On April 26, 1999, the UK withdrew from that collaboration and started to develop its own Type 45 “Daring class” frigate. Germany, the Netherlands and Spain continued working under the heading of ‘Trilateral Frigate Cooperation. In doing so, they developed their own frigates with NAAWS capacities, working together in sub-areas such as sensors. This led to the German Sachsen class, the Dutch De Zeven Provincienklasse LCFs (LuchtCommando-Fregatten), and the Spanish Álvaro-de-Bazán class (F100 class). The characteristic of these frigates is the long-distance radar behind the main structure of the ship.

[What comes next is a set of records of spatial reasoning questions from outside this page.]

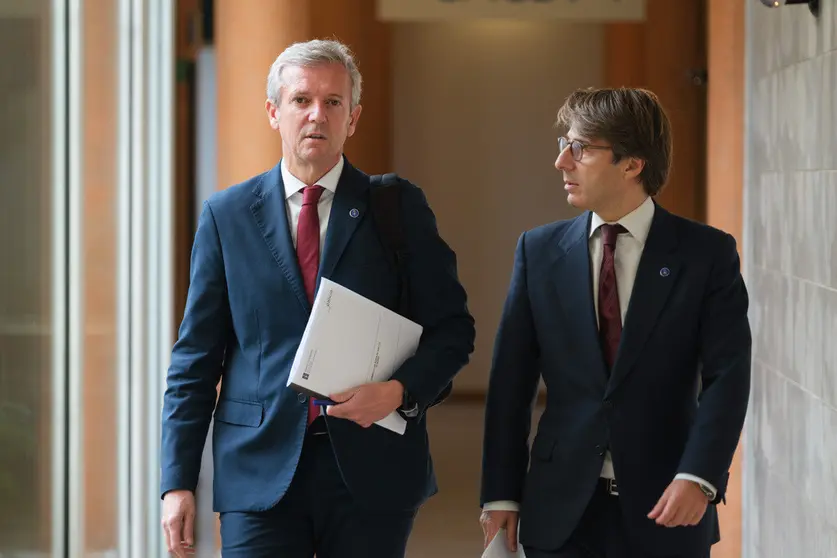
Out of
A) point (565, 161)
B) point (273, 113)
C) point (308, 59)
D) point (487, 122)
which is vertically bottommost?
point (565, 161)

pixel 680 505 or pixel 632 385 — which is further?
pixel 632 385

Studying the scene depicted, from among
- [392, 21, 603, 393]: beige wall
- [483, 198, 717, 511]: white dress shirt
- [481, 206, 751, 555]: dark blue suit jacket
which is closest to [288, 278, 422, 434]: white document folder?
[481, 206, 751, 555]: dark blue suit jacket

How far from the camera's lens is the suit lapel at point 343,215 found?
2.55 metres

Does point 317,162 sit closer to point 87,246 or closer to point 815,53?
point 87,246

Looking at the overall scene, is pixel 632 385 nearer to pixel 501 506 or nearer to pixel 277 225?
pixel 501 506

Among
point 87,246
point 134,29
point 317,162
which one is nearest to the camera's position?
point 317,162

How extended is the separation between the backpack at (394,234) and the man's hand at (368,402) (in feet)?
0.48

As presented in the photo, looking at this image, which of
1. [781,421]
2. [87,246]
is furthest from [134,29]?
[781,421]

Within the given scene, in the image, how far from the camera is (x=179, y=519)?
255 centimetres

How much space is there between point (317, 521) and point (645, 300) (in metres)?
0.80

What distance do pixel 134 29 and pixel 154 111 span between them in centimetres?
42

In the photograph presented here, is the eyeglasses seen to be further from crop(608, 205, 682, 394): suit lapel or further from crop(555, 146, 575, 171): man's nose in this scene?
crop(608, 205, 682, 394): suit lapel

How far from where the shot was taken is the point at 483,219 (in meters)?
12.1

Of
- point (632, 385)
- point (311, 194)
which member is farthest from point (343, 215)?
point (632, 385)
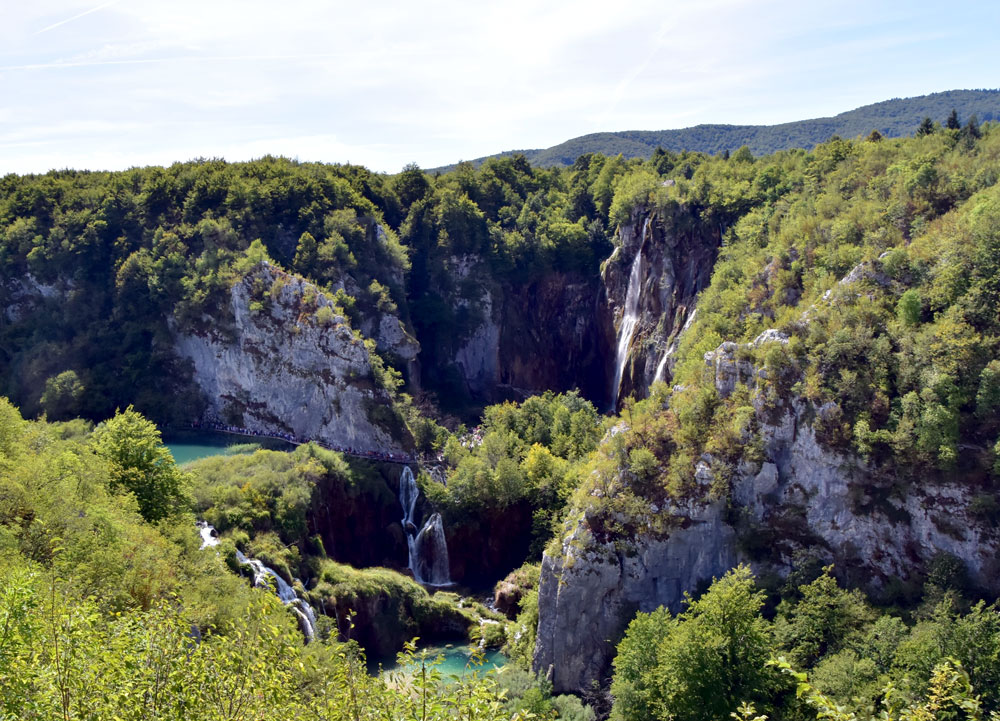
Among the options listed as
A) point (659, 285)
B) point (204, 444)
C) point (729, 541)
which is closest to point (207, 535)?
point (204, 444)

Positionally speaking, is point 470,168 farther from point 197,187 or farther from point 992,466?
point 992,466

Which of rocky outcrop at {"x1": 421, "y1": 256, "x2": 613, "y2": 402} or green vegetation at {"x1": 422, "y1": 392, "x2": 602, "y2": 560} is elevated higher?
rocky outcrop at {"x1": 421, "y1": 256, "x2": 613, "y2": 402}

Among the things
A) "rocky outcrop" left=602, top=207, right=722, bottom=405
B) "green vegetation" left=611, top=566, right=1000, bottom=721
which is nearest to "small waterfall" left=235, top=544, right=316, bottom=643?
"green vegetation" left=611, top=566, right=1000, bottom=721

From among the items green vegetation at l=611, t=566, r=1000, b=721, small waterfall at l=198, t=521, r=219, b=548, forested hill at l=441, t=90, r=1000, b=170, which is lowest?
green vegetation at l=611, t=566, r=1000, b=721

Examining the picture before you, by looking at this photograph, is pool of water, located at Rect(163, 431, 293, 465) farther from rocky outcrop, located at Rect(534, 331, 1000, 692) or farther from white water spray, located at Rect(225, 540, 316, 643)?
rocky outcrop, located at Rect(534, 331, 1000, 692)

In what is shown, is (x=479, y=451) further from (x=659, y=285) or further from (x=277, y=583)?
(x=659, y=285)

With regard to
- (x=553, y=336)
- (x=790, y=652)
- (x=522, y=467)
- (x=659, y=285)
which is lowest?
(x=790, y=652)
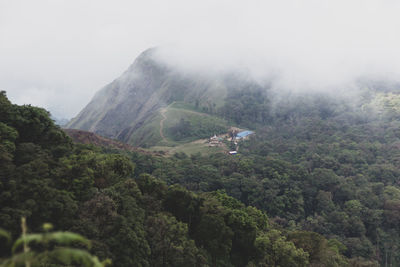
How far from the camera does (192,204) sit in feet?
106

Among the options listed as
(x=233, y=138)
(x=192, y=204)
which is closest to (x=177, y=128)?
(x=233, y=138)

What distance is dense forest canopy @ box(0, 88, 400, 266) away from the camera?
69.3ft

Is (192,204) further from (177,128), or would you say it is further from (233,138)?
(177,128)

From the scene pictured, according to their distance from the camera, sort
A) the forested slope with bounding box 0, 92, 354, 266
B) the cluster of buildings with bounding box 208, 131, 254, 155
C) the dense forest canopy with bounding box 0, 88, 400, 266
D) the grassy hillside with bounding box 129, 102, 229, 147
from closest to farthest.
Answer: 1. the forested slope with bounding box 0, 92, 354, 266
2. the dense forest canopy with bounding box 0, 88, 400, 266
3. the cluster of buildings with bounding box 208, 131, 254, 155
4. the grassy hillside with bounding box 129, 102, 229, 147

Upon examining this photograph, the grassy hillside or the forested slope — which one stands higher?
the grassy hillside

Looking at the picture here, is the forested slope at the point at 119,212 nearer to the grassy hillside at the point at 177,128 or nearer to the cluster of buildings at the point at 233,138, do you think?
the cluster of buildings at the point at 233,138

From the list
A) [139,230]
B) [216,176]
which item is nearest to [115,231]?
[139,230]

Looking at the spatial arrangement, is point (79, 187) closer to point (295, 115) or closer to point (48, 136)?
point (48, 136)

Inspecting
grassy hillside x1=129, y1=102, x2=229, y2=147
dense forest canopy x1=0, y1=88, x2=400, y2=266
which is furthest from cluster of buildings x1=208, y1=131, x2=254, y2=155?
dense forest canopy x1=0, y1=88, x2=400, y2=266

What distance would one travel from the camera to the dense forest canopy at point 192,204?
21109 mm

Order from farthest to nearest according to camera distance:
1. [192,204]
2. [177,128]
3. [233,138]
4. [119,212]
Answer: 1. [177,128]
2. [233,138]
3. [192,204]
4. [119,212]

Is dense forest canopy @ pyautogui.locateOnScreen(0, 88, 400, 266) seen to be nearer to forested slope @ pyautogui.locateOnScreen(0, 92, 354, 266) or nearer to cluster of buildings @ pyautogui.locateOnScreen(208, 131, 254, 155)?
forested slope @ pyautogui.locateOnScreen(0, 92, 354, 266)

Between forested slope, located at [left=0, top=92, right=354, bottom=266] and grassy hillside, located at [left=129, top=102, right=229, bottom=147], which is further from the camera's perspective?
grassy hillside, located at [left=129, top=102, right=229, bottom=147]

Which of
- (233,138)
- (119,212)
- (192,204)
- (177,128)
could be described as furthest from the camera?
(177,128)
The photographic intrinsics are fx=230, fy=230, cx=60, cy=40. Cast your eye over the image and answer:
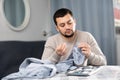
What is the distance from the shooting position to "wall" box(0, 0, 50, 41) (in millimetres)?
3156

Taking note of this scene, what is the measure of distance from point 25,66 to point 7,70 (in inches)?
39.9

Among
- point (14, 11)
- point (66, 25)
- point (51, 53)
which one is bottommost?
point (51, 53)

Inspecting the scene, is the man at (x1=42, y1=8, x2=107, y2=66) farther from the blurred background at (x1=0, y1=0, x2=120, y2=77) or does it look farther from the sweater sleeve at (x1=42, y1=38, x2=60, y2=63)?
the blurred background at (x1=0, y1=0, x2=120, y2=77)

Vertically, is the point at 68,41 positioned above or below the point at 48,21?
below

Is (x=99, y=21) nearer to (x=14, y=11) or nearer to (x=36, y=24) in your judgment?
(x=36, y=24)

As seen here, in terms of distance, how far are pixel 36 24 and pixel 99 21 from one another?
0.94 meters

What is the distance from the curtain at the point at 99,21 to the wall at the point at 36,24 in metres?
0.47

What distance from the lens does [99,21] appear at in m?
3.31

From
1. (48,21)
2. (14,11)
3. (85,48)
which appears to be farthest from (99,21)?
(85,48)

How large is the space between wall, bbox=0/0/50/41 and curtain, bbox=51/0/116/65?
0.47m

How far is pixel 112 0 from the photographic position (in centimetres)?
324

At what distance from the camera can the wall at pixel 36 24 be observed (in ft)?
10.4

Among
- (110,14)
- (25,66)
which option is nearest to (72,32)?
(25,66)

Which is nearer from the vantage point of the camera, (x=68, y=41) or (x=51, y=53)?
(x=51, y=53)
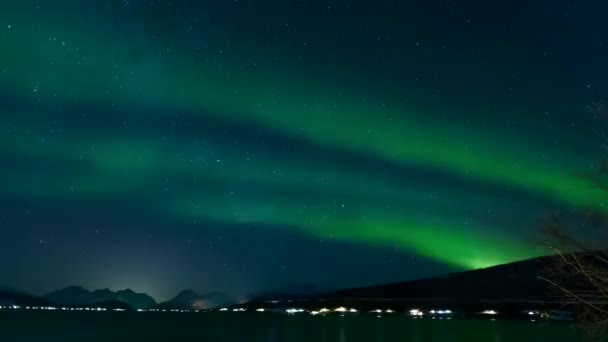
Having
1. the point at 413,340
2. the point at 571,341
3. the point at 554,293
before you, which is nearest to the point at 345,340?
the point at 413,340

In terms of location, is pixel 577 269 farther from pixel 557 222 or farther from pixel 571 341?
pixel 571 341

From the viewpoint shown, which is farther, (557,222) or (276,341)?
(276,341)

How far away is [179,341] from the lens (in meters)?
131

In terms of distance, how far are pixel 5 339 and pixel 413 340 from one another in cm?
8684

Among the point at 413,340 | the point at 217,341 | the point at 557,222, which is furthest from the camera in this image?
the point at 217,341

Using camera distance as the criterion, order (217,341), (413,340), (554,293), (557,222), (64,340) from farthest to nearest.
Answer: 1. (64,340)
2. (217,341)
3. (413,340)
4. (554,293)
5. (557,222)

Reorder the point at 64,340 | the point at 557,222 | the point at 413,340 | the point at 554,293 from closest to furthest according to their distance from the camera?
1. the point at 557,222
2. the point at 554,293
3. the point at 413,340
4. the point at 64,340

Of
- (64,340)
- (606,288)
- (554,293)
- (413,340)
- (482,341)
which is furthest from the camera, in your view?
(64,340)

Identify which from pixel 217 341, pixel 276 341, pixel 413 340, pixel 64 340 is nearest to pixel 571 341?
pixel 413 340

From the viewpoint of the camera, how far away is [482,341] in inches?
4557

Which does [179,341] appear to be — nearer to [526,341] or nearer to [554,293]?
[526,341]

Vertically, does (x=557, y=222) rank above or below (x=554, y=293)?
above

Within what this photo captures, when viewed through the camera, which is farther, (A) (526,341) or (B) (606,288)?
(A) (526,341)

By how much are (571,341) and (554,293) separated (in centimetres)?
11303
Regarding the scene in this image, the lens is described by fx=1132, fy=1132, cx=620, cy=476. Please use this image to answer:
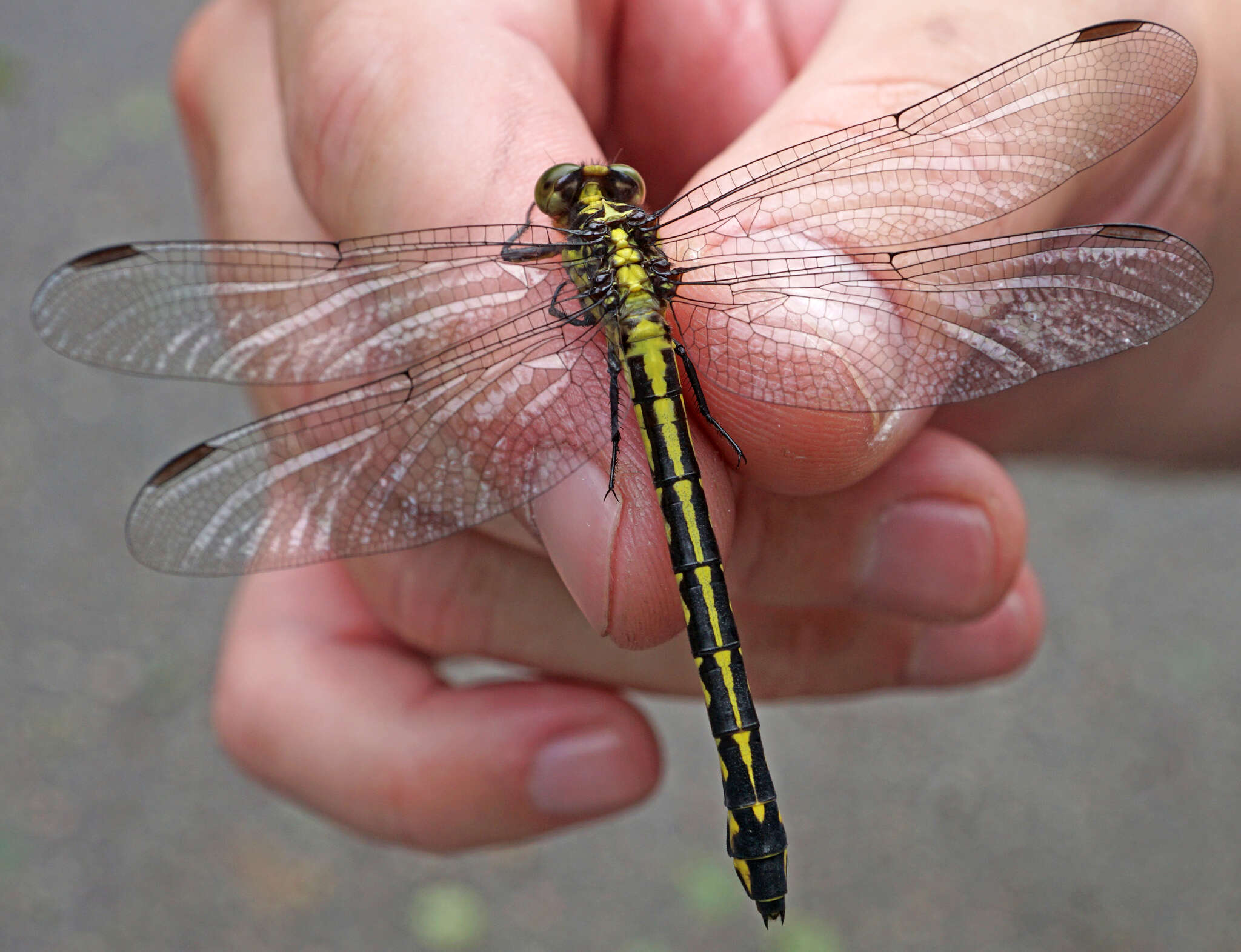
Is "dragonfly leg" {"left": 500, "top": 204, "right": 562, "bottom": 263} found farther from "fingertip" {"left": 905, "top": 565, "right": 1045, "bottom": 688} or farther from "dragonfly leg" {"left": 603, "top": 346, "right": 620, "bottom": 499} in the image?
"fingertip" {"left": 905, "top": 565, "right": 1045, "bottom": 688}

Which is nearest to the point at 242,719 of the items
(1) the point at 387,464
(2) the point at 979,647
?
(1) the point at 387,464

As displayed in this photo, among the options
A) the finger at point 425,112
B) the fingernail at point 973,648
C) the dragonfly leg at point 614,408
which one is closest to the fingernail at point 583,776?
the fingernail at point 973,648

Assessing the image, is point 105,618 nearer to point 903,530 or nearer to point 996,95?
point 903,530

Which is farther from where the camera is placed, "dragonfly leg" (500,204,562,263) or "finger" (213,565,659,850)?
"finger" (213,565,659,850)

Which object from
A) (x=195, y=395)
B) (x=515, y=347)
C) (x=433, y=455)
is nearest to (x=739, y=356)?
(x=515, y=347)

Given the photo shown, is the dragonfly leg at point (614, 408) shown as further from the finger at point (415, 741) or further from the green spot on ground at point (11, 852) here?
the green spot on ground at point (11, 852)

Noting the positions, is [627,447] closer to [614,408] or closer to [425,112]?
[614,408]

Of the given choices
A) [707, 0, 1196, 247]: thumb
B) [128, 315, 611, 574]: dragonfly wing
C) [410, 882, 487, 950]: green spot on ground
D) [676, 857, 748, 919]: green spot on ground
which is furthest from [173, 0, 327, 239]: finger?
[676, 857, 748, 919]: green spot on ground

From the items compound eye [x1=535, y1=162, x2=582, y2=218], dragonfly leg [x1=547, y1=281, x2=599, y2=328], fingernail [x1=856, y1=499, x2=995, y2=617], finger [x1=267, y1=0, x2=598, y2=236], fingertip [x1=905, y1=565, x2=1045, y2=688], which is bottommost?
fingertip [x1=905, y1=565, x2=1045, y2=688]
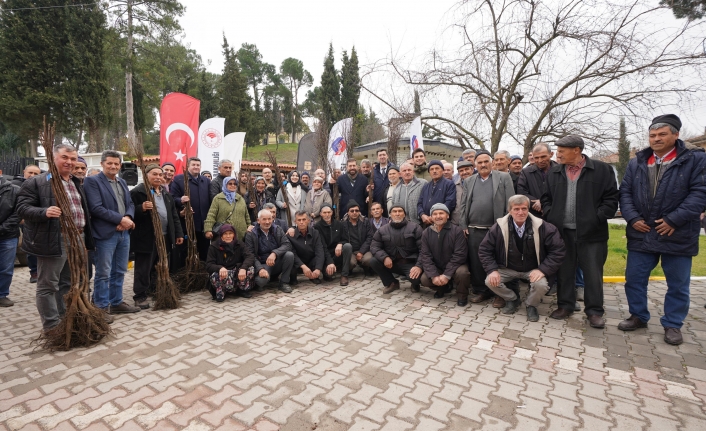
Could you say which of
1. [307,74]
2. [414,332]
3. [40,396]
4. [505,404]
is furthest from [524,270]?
[307,74]

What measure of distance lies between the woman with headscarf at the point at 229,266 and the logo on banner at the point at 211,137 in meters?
5.42

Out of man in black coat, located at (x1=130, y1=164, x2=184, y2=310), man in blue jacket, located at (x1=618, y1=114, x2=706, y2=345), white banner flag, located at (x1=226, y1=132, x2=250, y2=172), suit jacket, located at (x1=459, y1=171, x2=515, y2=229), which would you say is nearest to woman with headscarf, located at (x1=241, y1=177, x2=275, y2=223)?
man in black coat, located at (x1=130, y1=164, x2=184, y2=310)

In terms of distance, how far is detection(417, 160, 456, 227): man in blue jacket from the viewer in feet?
17.1

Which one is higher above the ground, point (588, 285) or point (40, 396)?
point (588, 285)

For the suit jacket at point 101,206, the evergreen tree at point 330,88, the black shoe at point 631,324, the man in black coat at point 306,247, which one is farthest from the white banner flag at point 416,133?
the evergreen tree at point 330,88

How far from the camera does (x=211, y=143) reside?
9500 millimetres

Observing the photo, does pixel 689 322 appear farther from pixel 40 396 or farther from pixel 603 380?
pixel 40 396

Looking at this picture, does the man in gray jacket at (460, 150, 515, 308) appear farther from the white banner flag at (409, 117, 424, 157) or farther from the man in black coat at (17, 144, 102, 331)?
the man in black coat at (17, 144, 102, 331)

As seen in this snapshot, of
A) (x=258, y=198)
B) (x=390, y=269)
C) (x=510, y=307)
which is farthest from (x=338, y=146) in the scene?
(x=510, y=307)

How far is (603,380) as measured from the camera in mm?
2654

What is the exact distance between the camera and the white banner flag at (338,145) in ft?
33.2

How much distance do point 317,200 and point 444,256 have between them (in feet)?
8.75

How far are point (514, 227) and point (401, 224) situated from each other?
1606 mm

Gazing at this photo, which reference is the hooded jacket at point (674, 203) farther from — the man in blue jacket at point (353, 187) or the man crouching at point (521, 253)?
the man in blue jacket at point (353, 187)
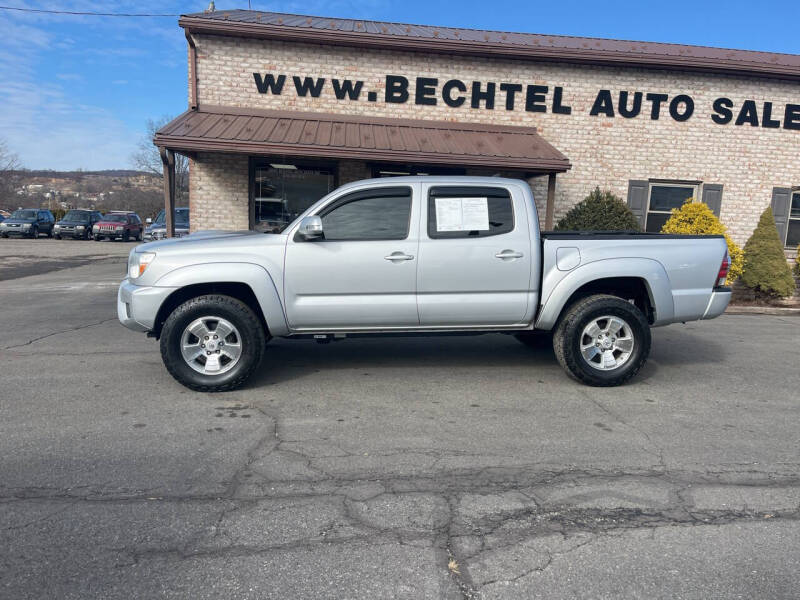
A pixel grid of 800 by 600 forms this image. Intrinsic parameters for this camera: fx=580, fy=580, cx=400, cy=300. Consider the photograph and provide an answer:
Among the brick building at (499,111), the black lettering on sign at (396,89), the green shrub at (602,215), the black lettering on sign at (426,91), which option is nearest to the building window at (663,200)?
the brick building at (499,111)

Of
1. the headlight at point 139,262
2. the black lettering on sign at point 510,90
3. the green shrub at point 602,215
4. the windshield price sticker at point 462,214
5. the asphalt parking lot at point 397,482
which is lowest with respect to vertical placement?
the asphalt parking lot at point 397,482

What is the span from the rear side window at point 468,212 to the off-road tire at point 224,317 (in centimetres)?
186

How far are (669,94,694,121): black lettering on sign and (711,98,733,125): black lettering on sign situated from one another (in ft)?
1.86

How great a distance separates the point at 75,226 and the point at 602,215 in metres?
29.6

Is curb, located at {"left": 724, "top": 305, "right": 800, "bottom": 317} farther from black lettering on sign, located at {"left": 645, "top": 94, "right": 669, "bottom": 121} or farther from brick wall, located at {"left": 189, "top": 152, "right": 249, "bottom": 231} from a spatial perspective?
brick wall, located at {"left": 189, "top": 152, "right": 249, "bottom": 231}

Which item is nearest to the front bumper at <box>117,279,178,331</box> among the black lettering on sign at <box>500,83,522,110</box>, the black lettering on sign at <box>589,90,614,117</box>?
the black lettering on sign at <box>500,83,522,110</box>

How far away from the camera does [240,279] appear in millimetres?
5168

In 2006, the HNLMS Tromp, one of the Dutch Seven Provinces-class frigates, participated in a test near Hawaii for which the SMART-L radar had undergone a number of software modifications. With these modifications, the radar was able to observe a ballistic missile that was launched more than 400 kilometres away and to follow it during its flight in space, a unique achievement. The SMART-L radar is capable of successfully tracking and tracking missiles 360 degrees around the naval ship, something that other radars (at that time) could not. From 2018 onwards, the detection range of ballistic missiles will be increased to 2000 kilometres by replacing the SMART-L radar with a SMART-L MM/N radar as part of the frigate mid-life upgrade. The APAR has a shorter range, but gives a full 360-degree view around the ship and is able to follow more than 100 air targets simultaneously. The Sirius infrared detection system also provides an aerial image in the case of radar emission silence. Sirius can follow approximately 30 targets simultaneously.